HDMapFusion: HD Map Generation with Multi-Modality Fusion for  Autonomous Driving

  • Online:2025-04-24 Published:2025-04-24

摘要: 高清(HD)环境语义地图的生成是自动驾驶系统中不可或缺的关键技术。针对相机与激光雷达在感知任务中存在的模态差异问题,本文提出了一种创新的多模态融合范式HDMapFusion。与传统的直接融合原始传感器数据方法不同,本方法通过将相机和激光雷达特征统一转化为鸟瞰图(BEV)表示,实现了多模态信息的物理可解释性融合。在nuScenes基准数据集上的实验结果表明,HDMapFusion在HD地图生成精度方面显著优于现有基准模型,其中IoU得分提升了23.0%,充分验证了该方法的有效性和优越性。

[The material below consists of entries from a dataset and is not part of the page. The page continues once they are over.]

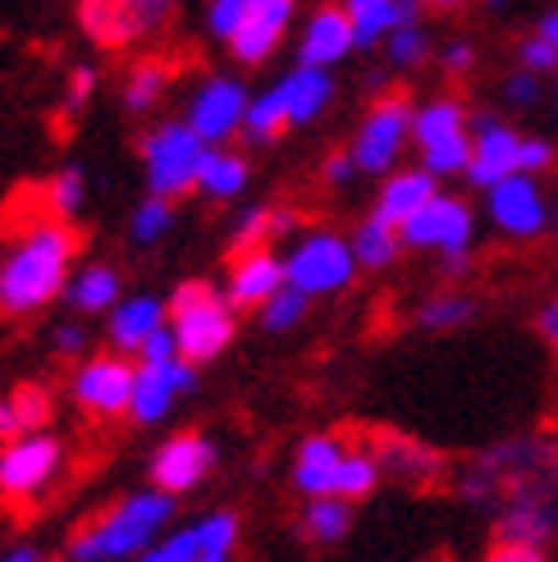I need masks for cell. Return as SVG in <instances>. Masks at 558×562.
Masks as SVG:
<instances>
[{"mask_svg":"<svg viewBox=\"0 0 558 562\" xmlns=\"http://www.w3.org/2000/svg\"><path fill=\"white\" fill-rule=\"evenodd\" d=\"M247 188H253V160H247L234 143L225 147H211L202 160V175H198V196L215 206H238Z\"/></svg>","mask_w":558,"mask_h":562,"instance_id":"30","label":"cell"},{"mask_svg":"<svg viewBox=\"0 0 558 562\" xmlns=\"http://www.w3.org/2000/svg\"><path fill=\"white\" fill-rule=\"evenodd\" d=\"M416 5H422V14H462L477 5V0H416Z\"/></svg>","mask_w":558,"mask_h":562,"instance_id":"50","label":"cell"},{"mask_svg":"<svg viewBox=\"0 0 558 562\" xmlns=\"http://www.w3.org/2000/svg\"><path fill=\"white\" fill-rule=\"evenodd\" d=\"M477 562H549V549H536V544H513V540H494Z\"/></svg>","mask_w":558,"mask_h":562,"instance_id":"47","label":"cell"},{"mask_svg":"<svg viewBox=\"0 0 558 562\" xmlns=\"http://www.w3.org/2000/svg\"><path fill=\"white\" fill-rule=\"evenodd\" d=\"M439 192V179L431 170H422V165H399V170H389L376 179V196H371V211L389 224H403L422 211L431 196Z\"/></svg>","mask_w":558,"mask_h":562,"instance_id":"26","label":"cell"},{"mask_svg":"<svg viewBox=\"0 0 558 562\" xmlns=\"http://www.w3.org/2000/svg\"><path fill=\"white\" fill-rule=\"evenodd\" d=\"M289 133V115L284 105H279L275 88H261L253 92V101H247V115H243V147H275L279 137Z\"/></svg>","mask_w":558,"mask_h":562,"instance_id":"38","label":"cell"},{"mask_svg":"<svg viewBox=\"0 0 558 562\" xmlns=\"http://www.w3.org/2000/svg\"><path fill=\"white\" fill-rule=\"evenodd\" d=\"M82 238L74 220L33 211L0 234V321H33L65 297Z\"/></svg>","mask_w":558,"mask_h":562,"instance_id":"2","label":"cell"},{"mask_svg":"<svg viewBox=\"0 0 558 562\" xmlns=\"http://www.w3.org/2000/svg\"><path fill=\"white\" fill-rule=\"evenodd\" d=\"M499 97H504L509 110L526 115V110H536V105L549 97V78H540V74H532V69L513 65V69L504 74V82H499Z\"/></svg>","mask_w":558,"mask_h":562,"instance_id":"42","label":"cell"},{"mask_svg":"<svg viewBox=\"0 0 558 562\" xmlns=\"http://www.w3.org/2000/svg\"><path fill=\"white\" fill-rule=\"evenodd\" d=\"M353 179H361V175H357V165H353L348 147H339V151H330V156L321 160V183H325V188H348Z\"/></svg>","mask_w":558,"mask_h":562,"instance_id":"48","label":"cell"},{"mask_svg":"<svg viewBox=\"0 0 558 562\" xmlns=\"http://www.w3.org/2000/svg\"><path fill=\"white\" fill-rule=\"evenodd\" d=\"M449 490L481 513L494 540L554 549L558 540V430H513L454 462Z\"/></svg>","mask_w":558,"mask_h":562,"instance_id":"1","label":"cell"},{"mask_svg":"<svg viewBox=\"0 0 558 562\" xmlns=\"http://www.w3.org/2000/svg\"><path fill=\"white\" fill-rule=\"evenodd\" d=\"M51 348L55 357H65V361H78V357H88V321L74 316V321H60L51 334Z\"/></svg>","mask_w":558,"mask_h":562,"instance_id":"46","label":"cell"},{"mask_svg":"<svg viewBox=\"0 0 558 562\" xmlns=\"http://www.w3.org/2000/svg\"><path fill=\"white\" fill-rule=\"evenodd\" d=\"M42 562H60V558H42Z\"/></svg>","mask_w":558,"mask_h":562,"instance_id":"55","label":"cell"},{"mask_svg":"<svg viewBox=\"0 0 558 562\" xmlns=\"http://www.w3.org/2000/svg\"><path fill=\"white\" fill-rule=\"evenodd\" d=\"M517 151H522V128H513V120L504 115H477L471 120V156L462 179L486 192L499 179L517 175Z\"/></svg>","mask_w":558,"mask_h":562,"instance_id":"20","label":"cell"},{"mask_svg":"<svg viewBox=\"0 0 558 562\" xmlns=\"http://www.w3.org/2000/svg\"><path fill=\"white\" fill-rule=\"evenodd\" d=\"M69 448L55 430H33L0 443V503L5 508H37L65 481Z\"/></svg>","mask_w":558,"mask_h":562,"instance_id":"7","label":"cell"},{"mask_svg":"<svg viewBox=\"0 0 558 562\" xmlns=\"http://www.w3.org/2000/svg\"><path fill=\"white\" fill-rule=\"evenodd\" d=\"M348 435L339 430H312L293 443V458H289V485L298 498H316V494H334L339 485V467L348 453Z\"/></svg>","mask_w":558,"mask_h":562,"instance_id":"22","label":"cell"},{"mask_svg":"<svg viewBox=\"0 0 558 562\" xmlns=\"http://www.w3.org/2000/svg\"><path fill=\"white\" fill-rule=\"evenodd\" d=\"M46 553L37 549V544H14V549H5L0 553V562H42Z\"/></svg>","mask_w":558,"mask_h":562,"instance_id":"52","label":"cell"},{"mask_svg":"<svg viewBox=\"0 0 558 562\" xmlns=\"http://www.w3.org/2000/svg\"><path fill=\"white\" fill-rule=\"evenodd\" d=\"M306 312H312V297L306 293H298L293 284H284L279 289L261 312H257V325L266 329V334H293L302 321H306Z\"/></svg>","mask_w":558,"mask_h":562,"instance_id":"41","label":"cell"},{"mask_svg":"<svg viewBox=\"0 0 558 562\" xmlns=\"http://www.w3.org/2000/svg\"><path fill=\"white\" fill-rule=\"evenodd\" d=\"M207 143L188 128V120H156L143 128L137 137V165H143V183L156 196H179L198 192V175H202V160H207Z\"/></svg>","mask_w":558,"mask_h":562,"instance_id":"8","label":"cell"},{"mask_svg":"<svg viewBox=\"0 0 558 562\" xmlns=\"http://www.w3.org/2000/svg\"><path fill=\"white\" fill-rule=\"evenodd\" d=\"M353 50H357L353 14L339 5V0H321V5L306 14L302 27H298V60L334 69V65H344Z\"/></svg>","mask_w":558,"mask_h":562,"instance_id":"23","label":"cell"},{"mask_svg":"<svg viewBox=\"0 0 558 562\" xmlns=\"http://www.w3.org/2000/svg\"><path fill=\"white\" fill-rule=\"evenodd\" d=\"M215 467H220V443L207 430H175V435H165L152 448L147 485L183 498L192 490H202L211 475H215Z\"/></svg>","mask_w":558,"mask_h":562,"instance_id":"17","label":"cell"},{"mask_svg":"<svg viewBox=\"0 0 558 562\" xmlns=\"http://www.w3.org/2000/svg\"><path fill=\"white\" fill-rule=\"evenodd\" d=\"M481 316V297L467 284H439L412 306V325L422 334H458Z\"/></svg>","mask_w":558,"mask_h":562,"instance_id":"31","label":"cell"},{"mask_svg":"<svg viewBox=\"0 0 558 562\" xmlns=\"http://www.w3.org/2000/svg\"><path fill=\"white\" fill-rule=\"evenodd\" d=\"M558 165V147L549 143V137H540V133H522V151H517V170L522 175H536V179H545L549 170Z\"/></svg>","mask_w":558,"mask_h":562,"instance_id":"45","label":"cell"},{"mask_svg":"<svg viewBox=\"0 0 558 562\" xmlns=\"http://www.w3.org/2000/svg\"><path fill=\"white\" fill-rule=\"evenodd\" d=\"M357 261H353V247L348 234L339 229H325V224H312V229H298L284 247V279L306 293L312 302L321 297H339L353 289L357 279Z\"/></svg>","mask_w":558,"mask_h":562,"instance_id":"10","label":"cell"},{"mask_svg":"<svg viewBox=\"0 0 558 562\" xmlns=\"http://www.w3.org/2000/svg\"><path fill=\"white\" fill-rule=\"evenodd\" d=\"M101 321H105V348L137 357L156 329L170 325V306H165V297H156V293H124Z\"/></svg>","mask_w":558,"mask_h":562,"instance_id":"25","label":"cell"},{"mask_svg":"<svg viewBox=\"0 0 558 562\" xmlns=\"http://www.w3.org/2000/svg\"><path fill=\"white\" fill-rule=\"evenodd\" d=\"M97 92H101V69L92 65V60H78L69 74H65V92H60V115L65 120H74V115H82L92 101H97Z\"/></svg>","mask_w":558,"mask_h":562,"instance_id":"43","label":"cell"},{"mask_svg":"<svg viewBox=\"0 0 558 562\" xmlns=\"http://www.w3.org/2000/svg\"><path fill=\"white\" fill-rule=\"evenodd\" d=\"M339 5L353 14V19H367L376 10H389V5H399V0H339Z\"/></svg>","mask_w":558,"mask_h":562,"instance_id":"51","label":"cell"},{"mask_svg":"<svg viewBox=\"0 0 558 562\" xmlns=\"http://www.w3.org/2000/svg\"><path fill=\"white\" fill-rule=\"evenodd\" d=\"M179 0H78L82 37L101 50H129L175 23Z\"/></svg>","mask_w":558,"mask_h":562,"instance_id":"11","label":"cell"},{"mask_svg":"<svg viewBox=\"0 0 558 562\" xmlns=\"http://www.w3.org/2000/svg\"><path fill=\"white\" fill-rule=\"evenodd\" d=\"M198 371L192 361L170 357V361H137V375H133V403H129V420L133 426H165L175 416V407L198 393Z\"/></svg>","mask_w":558,"mask_h":562,"instance_id":"19","label":"cell"},{"mask_svg":"<svg viewBox=\"0 0 558 562\" xmlns=\"http://www.w3.org/2000/svg\"><path fill=\"white\" fill-rule=\"evenodd\" d=\"M477 42H467V37H449V42H435V65H439V74L444 78H454V82H462V78H471L477 74Z\"/></svg>","mask_w":558,"mask_h":562,"instance_id":"44","label":"cell"},{"mask_svg":"<svg viewBox=\"0 0 558 562\" xmlns=\"http://www.w3.org/2000/svg\"><path fill=\"white\" fill-rule=\"evenodd\" d=\"M302 229V220L289 202H247L230 220V251L243 247H275Z\"/></svg>","mask_w":558,"mask_h":562,"instance_id":"28","label":"cell"},{"mask_svg":"<svg viewBox=\"0 0 558 562\" xmlns=\"http://www.w3.org/2000/svg\"><path fill=\"white\" fill-rule=\"evenodd\" d=\"M486 220L504 243H536L554 234V206L536 175H509L486 188Z\"/></svg>","mask_w":558,"mask_h":562,"instance_id":"15","label":"cell"},{"mask_svg":"<svg viewBox=\"0 0 558 562\" xmlns=\"http://www.w3.org/2000/svg\"><path fill=\"white\" fill-rule=\"evenodd\" d=\"M554 234H558V211H554Z\"/></svg>","mask_w":558,"mask_h":562,"instance_id":"54","label":"cell"},{"mask_svg":"<svg viewBox=\"0 0 558 562\" xmlns=\"http://www.w3.org/2000/svg\"><path fill=\"white\" fill-rule=\"evenodd\" d=\"M302 0H207V33L220 42L238 69L270 65L298 27Z\"/></svg>","mask_w":558,"mask_h":562,"instance_id":"4","label":"cell"},{"mask_svg":"<svg viewBox=\"0 0 558 562\" xmlns=\"http://www.w3.org/2000/svg\"><path fill=\"white\" fill-rule=\"evenodd\" d=\"M380 55H384V65L394 74H416V69H426L435 60V33L422 19H412V23L394 27V33L380 42Z\"/></svg>","mask_w":558,"mask_h":562,"instance_id":"35","label":"cell"},{"mask_svg":"<svg viewBox=\"0 0 558 562\" xmlns=\"http://www.w3.org/2000/svg\"><path fill=\"white\" fill-rule=\"evenodd\" d=\"M247 101H253V92H247V82L238 74H207L198 88L188 92L183 120L207 147H225L243 133Z\"/></svg>","mask_w":558,"mask_h":562,"instance_id":"18","label":"cell"},{"mask_svg":"<svg viewBox=\"0 0 558 562\" xmlns=\"http://www.w3.org/2000/svg\"><path fill=\"white\" fill-rule=\"evenodd\" d=\"M175 220H179V202L147 192L129 215V243L133 247H160L165 238L175 234Z\"/></svg>","mask_w":558,"mask_h":562,"instance_id":"39","label":"cell"},{"mask_svg":"<svg viewBox=\"0 0 558 562\" xmlns=\"http://www.w3.org/2000/svg\"><path fill=\"white\" fill-rule=\"evenodd\" d=\"M399 234H403L408 251H431L435 261H444V257H467V251H477L481 220H477V206H471L462 192L439 188Z\"/></svg>","mask_w":558,"mask_h":562,"instance_id":"13","label":"cell"},{"mask_svg":"<svg viewBox=\"0 0 558 562\" xmlns=\"http://www.w3.org/2000/svg\"><path fill=\"white\" fill-rule=\"evenodd\" d=\"M243 517L234 508H211L183 526H170L165 536L129 562H238Z\"/></svg>","mask_w":558,"mask_h":562,"instance_id":"14","label":"cell"},{"mask_svg":"<svg viewBox=\"0 0 558 562\" xmlns=\"http://www.w3.org/2000/svg\"><path fill=\"white\" fill-rule=\"evenodd\" d=\"M513 55H517L522 69H532L540 78L558 74V5H549L532 27H526V33L517 37V46H513Z\"/></svg>","mask_w":558,"mask_h":562,"instance_id":"37","label":"cell"},{"mask_svg":"<svg viewBox=\"0 0 558 562\" xmlns=\"http://www.w3.org/2000/svg\"><path fill=\"white\" fill-rule=\"evenodd\" d=\"M175 88V65L160 60V55H143L124 69V82H120V105L129 110L133 120H147L160 110V101L170 97Z\"/></svg>","mask_w":558,"mask_h":562,"instance_id":"32","label":"cell"},{"mask_svg":"<svg viewBox=\"0 0 558 562\" xmlns=\"http://www.w3.org/2000/svg\"><path fill=\"white\" fill-rule=\"evenodd\" d=\"M88 196H92V179L82 165H60L46 183H42V211L46 215H60V220H78L88 211Z\"/></svg>","mask_w":558,"mask_h":562,"instance_id":"36","label":"cell"},{"mask_svg":"<svg viewBox=\"0 0 558 562\" xmlns=\"http://www.w3.org/2000/svg\"><path fill=\"white\" fill-rule=\"evenodd\" d=\"M133 375L137 361L101 348L74 361L69 371V403L88 416V420H129V403H133Z\"/></svg>","mask_w":558,"mask_h":562,"instance_id":"12","label":"cell"},{"mask_svg":"<svg viewBox=\"0 0 558 562\" xmlns=\"http://www.w3.org/2000/svg\"><path fill=\"white\" fill-rule=\"evenodd\" d=\"M348 247H353V261L357 270H367V274H384V270H394L399 257H403V234H399V224H389L380 220L376 211L361 215L353 229H348Z\"/></svg>","mask_w":558,"mask_h":562,"instance_id":"33","label":"cell"},{"mask_svg":"<svg viewBox=\"0 0 558 562\" xmlns=\"http://www.w3.org/2000/svg\"><path fill=\"white\" fill-rule=\"evenodd\" d=\"M471 120H477V110L458 92H435L426 101H416V115H412L416 165L431 170L435 179H462L471 156Z\"/></svg>","mask_w":558,"mask_h":562,"instance_id":"6","label":"cell"},{"mask_svg":"<svg viewBox=\"0 0 558 562\" xmlns=\"http://www.w3.org/2000/svg\"><path fill=\"white\" fill-rule=\"evenodd\" d=\"M536 339L549 348V357H558V293H549L540 306H536Z\"/></svg>","mask_w":558,"mask_h":562,"instance_id":"49","label":"cell"},{"mask_svg":"<svg viewBox=\"0 0 558 562\" xmlns=\"http://www.w3.org/2000/svg\"><path fill=\"white\" fill-rule=\"evenodd\" d=\"M175 517H179L175 494H165L156 485L129 490L69 530L65 558L69 562H129L137 553H147L175 526Z\"/></svg>","mask_w":558,"mask_h":562,"instance_id":"3","label":"cell"},{"mask_svg":"<svg viewBox=\"0 0 558 562\" xmlns=\"http://www.w3.org/2000/svg\"><path fill=\"white\" fill-rule=\"evenodd\" d=\"M361 439H367V448L376 453L384 485H399V490H412V494L449 485L454 462L444 458L435 443L416 439V435H403V430H367Z\"/></svg>","mask_w":558,"mask_h":562,"instance_id":"16","label":"cell"},{"mask_svg":"<svg viewBox=\"0 0 558 562\" xmlns=\"http://www.w3.org/2000/svg\"><path fill=\"white\" fill-rule=\"evenodd\" d=\"M120 297H124V274L115 266L110 261H78L60 302L69 306V316L92 321V316H105Z\"/></svg>","mask_w":558,"mask_h":562,"instance_id":"29","label":"cell"},{"mask_svg":"<svg viewBox=\"0 0 558 562\" xmlns=\"http://www.w3.org/2000/svg\"><path fill=\"white\" fill-rule=\"evenodd\" d=\"M55 420V393L46 384H14L10 393H0V443L33 435V430H51Z\"/></svg>","mask_w":558,"mask_h":562,"instance_id":"34","label":"cell"},{"mask_svg":"<svg viewBox=\"0 0 558 562\" xmlns=\"http://www.w3.org/2000/svg\"><path fill=\"white\" fill-rule=\"evenodd\" d=\"M380 485H384V475H380L376 453L367 448V439H353V443H348V453H344L339 485H334V494L348 498V503H361V498H371Z\"/></svg>","mask_w":558,"mask_h":562,"instance_id":"40","label":"cell"},{"mask_svg":"<svg viewBox=\"0 0 558 562\" xmlns=\"http://www.w3.org/2000/svg\"><path fill=\"white\" fill-rule=\"evenodd\" d=\"M284 251L275 247H243V251H230V266H225V297L238 306V312H261V306L284 289Z\"/></svg>","mask_w":558,"mask_h":562,"instance_id":"21","label":"cell"},{"mask_svg":"<svg viewBox=\"0 0 558 562\" xmlns=\"http://www.w3.org/2000/svg\"><path fill=\"white\" fill-rule=\"evenodd\" d=\"M170 306V334L179 344V357L192 367H211L238 339V306L225 297V289L211 279H183L165 297Z\"/></svg>","mask_w":558,"mask_h":562,"instance_id":"5","label":"cell"},{"mask_svg":"<svg viewBox=\"0 0 558 562\" xmlns=\"http://www.w3.org/2000/svg\"><path fill=\"white\" fill-rule=\"evenodd\" d=\"M549 110H554V124H558V74L549 78Z\"/></svg>","mask_w":558,"mask_h":562,"instance_id":"53","label":"cell"},{"mask_svg":"<svg viewBox=\"0 0 558 562\" xmlns=\"http://www.w3.org/2000/svg\"><path fill=\"white\" fill-rule=\"evenodd\" d=\"M353 521H357V503L339 494H316V498H302V508L293 517V536L306 549H339L353 536Z\"/></svg>","mask_w":558,"mask_h":562,"instance_id":"27","label":"cell"},{"mask_svg":"<svg viewBox=\"0 0 558 562\" xmlns=\"http://www.w3.org/2000/svg\"><path fill=\"white\" fill-rule=\"evenodd\" d=\"M412 115H416V101L399 88L376 92L367 101V110H361V120L348 137V156L361 179H380L403 165V156L412 151Z\"/></svg>","mask_w":558,"mask_h":562,"instance_id":"9","label":"cell"},{"mask_svg":"<svg viewBox=\"0 0 558 562\" xmlns=\"http://www.w3.org/2000/svg\"><path fill=\"white\" fill-rule=\"evenodd\" d=\"M275 97L279 105H284V115H289V128H312L325 120V110L334 105V97H339V88H334V74L321 69V65H293L284 69L275 82Z\"/></svg>","mask_w":558,"mask_h":562,"instance_id":"24","label":"cell"}]
</instances>
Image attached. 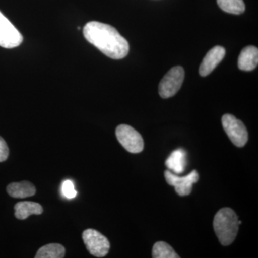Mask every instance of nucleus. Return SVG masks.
<instances>
[{"instance_id":"obj_18","label":"nucleus","mask_w":258,"mask_h":258,"mask_svg":"<svg viewBox=\"0 0 258 258\" xmlns=\"http://www.w3.org/2000/svg\"><path fill=\"white\" fill-rule=\"evenodd\" d=\"M9 156V148L4 139L0 137V162L6 161Z\"/></svg>"},{"instance_id":"obj_8","label":"nucleus","mask_w":258,"mask_h":258,"mask_svg":"<svg viewBox=\"0 0 258 258\" xmlns=\"http://www.w3.org/2000/svg\"><path fill=\"white\" fill-rule=\"evenodd\" d=\"M164 176L166 182L174 186L176 192L181 197L190 195L192 190L193 184L198 182L199 180V174L196 170L191 171L188 175L179 176L172 174L169 169L164 172Z\"/></svg>"},{"instance_id":"obj_2","label":"nucleus","mask_w":258,"mask_h":258,"mask_svg":"<svg viewBox=\"0 0 258 258\" xmlns=\"http://www.w3.org/2000/svg\"><path fill=\"white\" fill-rule=\"evenodd\" d=\"M238 218L230 208H222L214 218L213 227L220 243L230 245L235 240L239 230Z\"/></svg>"},{"instance_id":"obj_16","label":"nucleus","mask_w":258,"mask_h":258,"mask_svg":"<svg viewBox=\"0 0 258 258\" xmlns=\"http://www.w3.org/2000/svg\"><path fill=\"white\" fill-rule=\"evenodd\" d=\"M154 258H179L174 249L169 244L164 242H157L154 244L152 249Z\"/></svg>"},{"instance_id":"obj_14","label":"nucleus","mask_w":258,"mask_h":258,"mask_svg":"<svg viewBox=\"0 0 258 258\" xmlns=\"http://www.w3.org/2000/svg\"><path fill=\"white\" fill-rule=\"evenodd\" d=\"M66 249L62 244L51 243L40 247L35 258H62L64 257Z\"/></svg>"},{"instance_id":"obj_1","label":"nucleus","mask_w":258,"mask_h":258,"mask_svg":"<svg viewBox=\"0 0 258 258\" xmlns=\"http://www.w3.org/2000/svg\"><path fill=\"white\" fill-rule=\"evenodd\" d=\"M83 35L88 42L112 59L119 60L128 55V41L108 24L89 22L83 28Z\"/></svg>"},{"instance_id":"obj_7","label":"nucleus","mask_w":258,"mask_h":258,"mask_svg":"<svg viewBox=\"0 0 258 258\" xmlns=\"http://www.w3.org/2000/svg\"><path fill=\"white\" fill-rule=\"evenodd\" d=\"M23 37L18 29L0 12V46L14 48L23 42Z\"/></svg>"},{"instance_id":"obj_15","label":"nucleus","mask_w":258,"mask_h":258,"mask_svg":"<svg viewBox=\"0 0 258 258\" xmlns=\"http://www.w3.org/2000/svg\"><path fill=\"white\" fill-rule=\"evenodd\" d=\"M219 7L225 13L240 15L245 10L243 0H217Z\"/></svg>"},{"instance_id":"obj_17","label":"nucleus","mask_w":258,"mask_h":258,"mask_svg":"<svg viewBox=\"0 0 258 258\" xmlns=\"http://www.w3.org/2000/svg\"><path fill=\"white\" fill-rule=\"evenodd\" d=\"M62 192L67 199H74L77 195V191L75 189L74 184L71 180H66L62 183Z\"/></svg>"},{"instance_id":"obj_4","label":"nucleus","mask_w":258,"mask_h":258,"mask_svg":"<svg viewBox=\"0 0 258 258\" xmlns=\"http://www.w3.org/2000/svg\"><path fill=\"white\" fill-rule=\"evenodd\" d=\"M222 126L231 142L236 147H242L248 141V133L244 123L234 115L225 114L222 118Z\"/></svg>"},{"instance_id":"obj_9","label":"nucleus","mask_w":258,"mask_h":258,"mask_svg":"<svg viewBox=\"0 0 258 258\" xmlns=\"http://www.w3.org/2000/svg\"><path fill=\"white\" fill-rule=\"evenodd\" d=\"M225 53V49L222 46L214 47L209 51L206 56L204 57L203 62L200 64L199 70L200 76L206 77L209 74H211L214 69L223 60Z\"/></svg>"},{"instance_id":"obj_5","label":"nucleus","mask_w":258,"mask_h":258,"mask_svg":"<svg viewBox=\"0 0 258 258\" xmlns=\"http://www.w3.org/2000/svg\"><path fill=\"white\" fill-rule=\"evenodd\" d=\"M184 70L181 66H176L164 76L159 86L161 98H170L179 91L184 81Z\"/></svg>"},{"instance_id":"obj_11","label":"nucleus","mask_w":258,"mask_h":258,"mask_svg":"<svg viewBox=\"0 0 258 258\" xmlns=\"http://www.w3.org/2000/svg\"><path fill=\"white\" fill-rule=\"evenodd\" d=\"M8 195L13 198H26L33 196L36 193V188L28 181L11 183L7 186Z\"/></svg>"},{"instance_id":"obj_13","label":"nucleus","mask_w":258,"mask_h":258,"mask_svg":"<svg viewBox=\"0 0 258 258\" xmlns=\"http://www.w3.org/2000/svg\"><path fill=\"white\" fill-rule=\"evenodd\" d=\"M166 166L175 174L184 172L186 166V153L184 149H179L171 153L166 159Z\"/></svg>"},{"instance_id":"obj_10","label":"nucleus","mask_w":258,"mask_h":258,"mask_svg":"<svg viewBox=\"0 0 258 258\" xmlns=\"http://www.w3.org/2000/svg\"><path fill=\"white\" fill-rule=\"evenodd\" d=\"M238 68L242 71H251L257 68L258 49L254 46L244 47L238 57Z\"/></svg>"},{"instance_id":"obj_6","label":"nucleus","mask_w":258,"mask_h":258,"mask_svg":"<svg viewBox=\"0 0 258 258\" xmlns=\"http://www.w3.org/2000/svg\"><path fill=\"white\" fill-rule=\"evenodd\" d=\"M83 240L88 252L97 257H103L109 252L110 242L106 237L93 229H88L83 233Z\"/></svg>"},{"instance_id":"obj_12","label":"nucleus","mask_w":258,"mask_h":258,"mask_svg":"<svg viewBox=\"0 0 258 258\" xmlns=\"http://www.w3.org/2000/svg\"><path fill=\"white\" fill-rule=\"evenodd\" d=\"M42 207L34 202H20L15 206V215L18 220H25L32 215H41Z\"/></svg>"},{"instance_id":"obj_3","label":"nucleus","mask_w":258,"mask_h":258,"mask_svg":"<svg viewBox=\"0 0 258 258\" xmlns=\"http://www.w3.org/2000/svg\"><path fill=\"white\" fill-rule=\"evenodd\" d=\"M115 135L122 147L128 152L138 154L144 150V143L142 135L130 125H118L115 130Z\"/></svg>"}]
</instances>
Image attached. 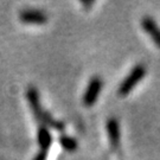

Abstract: The generation of high-definition (HD) environmental semantic maps plays a crucial and irreplaceable role in autonomous driving systems. To address the modality discrepancy between cameras and LiDAR in perception tasks, this paper proposes an innovative multi-modal fusion paradigm, HDMapFusion. Unlike traditional methods that directly fuse raw sensor data, this approach achieves physically interpretable fusion of multi-modal information by unifying camera and LiDAR features into a bird's-eye view (BEV) representation. Experimental results on the nuScenes benchmark dataset demonstrate that HDMapFusion significantly outperforms existing baseline models in HD map generation accuracy, with a 23.0% improvement in IoU score, fully validating the effectiveness and superiority of the proposed method.